Supplied text:
# # # # #

Thus far in the workshop, we have assumed that all processors are available for all communication events. This is the effect of using the MPI_COMM_WORLD communicator, which includes all processors, for message passing activity.
To limit communication to a subset of the processors, the programmer can create a group, and associate a communicator with that group. The new communicator can be used in point-to-point or collective communication routines. Both groups and communicators are MPI objects (stored in system space) accessed by handles (returned from or passed to MPI routines).
A group is an ordered set of processes. Each process in a group is associated with a unique integer rank. Rank values start at zero and go to N-1, where N is the number of processes in the group.
A communicator is a mechanism for creating a self-contained communication "universe". A message sent with a given communicator is only eligible to be received by a process specifying the same communicator.

# # # # #

Stored data:
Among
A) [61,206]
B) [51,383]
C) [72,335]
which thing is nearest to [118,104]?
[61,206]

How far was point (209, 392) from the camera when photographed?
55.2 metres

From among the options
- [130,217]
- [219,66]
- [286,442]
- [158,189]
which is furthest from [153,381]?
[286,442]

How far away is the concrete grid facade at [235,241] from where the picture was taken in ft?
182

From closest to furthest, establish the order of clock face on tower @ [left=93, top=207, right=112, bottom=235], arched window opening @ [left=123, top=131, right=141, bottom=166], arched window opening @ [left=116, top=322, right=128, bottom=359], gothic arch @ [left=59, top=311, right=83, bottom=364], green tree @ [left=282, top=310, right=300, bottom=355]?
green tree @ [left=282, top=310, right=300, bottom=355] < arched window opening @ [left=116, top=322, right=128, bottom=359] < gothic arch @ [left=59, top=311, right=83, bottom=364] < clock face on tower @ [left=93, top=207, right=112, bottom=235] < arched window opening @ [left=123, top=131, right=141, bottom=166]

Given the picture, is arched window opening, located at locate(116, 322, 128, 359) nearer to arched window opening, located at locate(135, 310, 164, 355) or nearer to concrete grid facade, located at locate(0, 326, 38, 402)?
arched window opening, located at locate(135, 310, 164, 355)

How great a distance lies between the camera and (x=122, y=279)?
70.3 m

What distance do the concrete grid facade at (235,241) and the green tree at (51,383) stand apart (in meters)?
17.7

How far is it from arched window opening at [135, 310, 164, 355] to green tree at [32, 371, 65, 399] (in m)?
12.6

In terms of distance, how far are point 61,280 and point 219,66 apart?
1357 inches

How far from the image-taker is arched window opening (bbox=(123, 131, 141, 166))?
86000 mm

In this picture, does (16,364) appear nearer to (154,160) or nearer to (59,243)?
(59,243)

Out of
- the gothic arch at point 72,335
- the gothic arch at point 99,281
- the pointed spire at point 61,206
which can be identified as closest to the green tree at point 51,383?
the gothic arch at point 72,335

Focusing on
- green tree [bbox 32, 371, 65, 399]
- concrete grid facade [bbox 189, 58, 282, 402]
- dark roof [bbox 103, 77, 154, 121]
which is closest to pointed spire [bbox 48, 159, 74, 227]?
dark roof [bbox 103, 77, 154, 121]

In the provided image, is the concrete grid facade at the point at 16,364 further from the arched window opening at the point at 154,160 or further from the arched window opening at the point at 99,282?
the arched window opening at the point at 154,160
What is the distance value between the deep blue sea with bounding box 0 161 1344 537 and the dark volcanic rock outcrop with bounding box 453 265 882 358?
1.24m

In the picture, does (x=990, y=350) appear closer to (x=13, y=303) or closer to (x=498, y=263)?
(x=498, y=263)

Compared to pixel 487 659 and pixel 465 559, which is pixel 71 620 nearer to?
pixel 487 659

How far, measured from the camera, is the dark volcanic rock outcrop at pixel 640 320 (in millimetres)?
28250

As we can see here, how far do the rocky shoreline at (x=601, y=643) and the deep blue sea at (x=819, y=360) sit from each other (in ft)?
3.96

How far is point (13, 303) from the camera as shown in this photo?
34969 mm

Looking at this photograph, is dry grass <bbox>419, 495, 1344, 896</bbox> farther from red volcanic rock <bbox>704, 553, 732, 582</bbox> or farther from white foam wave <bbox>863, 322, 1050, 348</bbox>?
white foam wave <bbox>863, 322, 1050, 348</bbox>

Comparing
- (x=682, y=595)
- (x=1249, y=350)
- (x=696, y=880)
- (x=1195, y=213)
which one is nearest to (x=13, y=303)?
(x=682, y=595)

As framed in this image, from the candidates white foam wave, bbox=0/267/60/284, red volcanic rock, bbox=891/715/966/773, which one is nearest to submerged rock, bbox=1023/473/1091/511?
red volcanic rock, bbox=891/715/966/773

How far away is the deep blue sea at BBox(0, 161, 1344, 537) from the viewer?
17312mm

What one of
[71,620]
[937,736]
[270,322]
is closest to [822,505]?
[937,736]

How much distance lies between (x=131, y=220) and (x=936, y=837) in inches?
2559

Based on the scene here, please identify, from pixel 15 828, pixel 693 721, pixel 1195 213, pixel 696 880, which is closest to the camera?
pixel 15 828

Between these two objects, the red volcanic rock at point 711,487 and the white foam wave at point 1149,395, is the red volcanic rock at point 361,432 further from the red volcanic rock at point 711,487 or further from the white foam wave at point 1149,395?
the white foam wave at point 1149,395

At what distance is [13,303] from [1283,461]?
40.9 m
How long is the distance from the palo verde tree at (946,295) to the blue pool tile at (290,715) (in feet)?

# # # # #

Tasks to perform:
1. Update the passage on MPI groups and communicators by rewriting everything from "Thus far in" down to "message passing activity.", with "workshop" replaced by "course".
2. Continue the passage on MPI groups and communicators, starting after its final sentence.

Task-by-task results:
1.
Thus far in the course, we have assumed that all processors are available for all communication events. This is the effect of using the MPI_COMM_WORLD communicator, which includes all processors, for message passing activity.

2.
A communicator incorporates an instance of a group, and also includes contexts. A context can be thought of as a unique tag that is allocated by the system. For a message to be received, it must match on context and on message tag. A communicator includes two separate contexts: one for point-to-point communication and one for collective communication. These operations can therefore occur simultaneously within one communicator, without the point-to-point receiving the collective message, or vice versa.
Communicators and contexts are particularly important for libraries. There is no way to ensure that a library developer will choose a message tag that is not used by the application programmer. If the library creates its own communicator, it will be guaranteed a unique context and no interference from other communication events.
There are two additional issues related to communicators which are beyond the scope of this talk. First, a communicator can cache attribute information, to be carried over between subsequent subroutine calls. MPI virtual topologies are implemented using cached attributes. Second, in addition to intra-communicators (discussed in this talk), inter-communicators can be created to allow point-to-point communication between groups.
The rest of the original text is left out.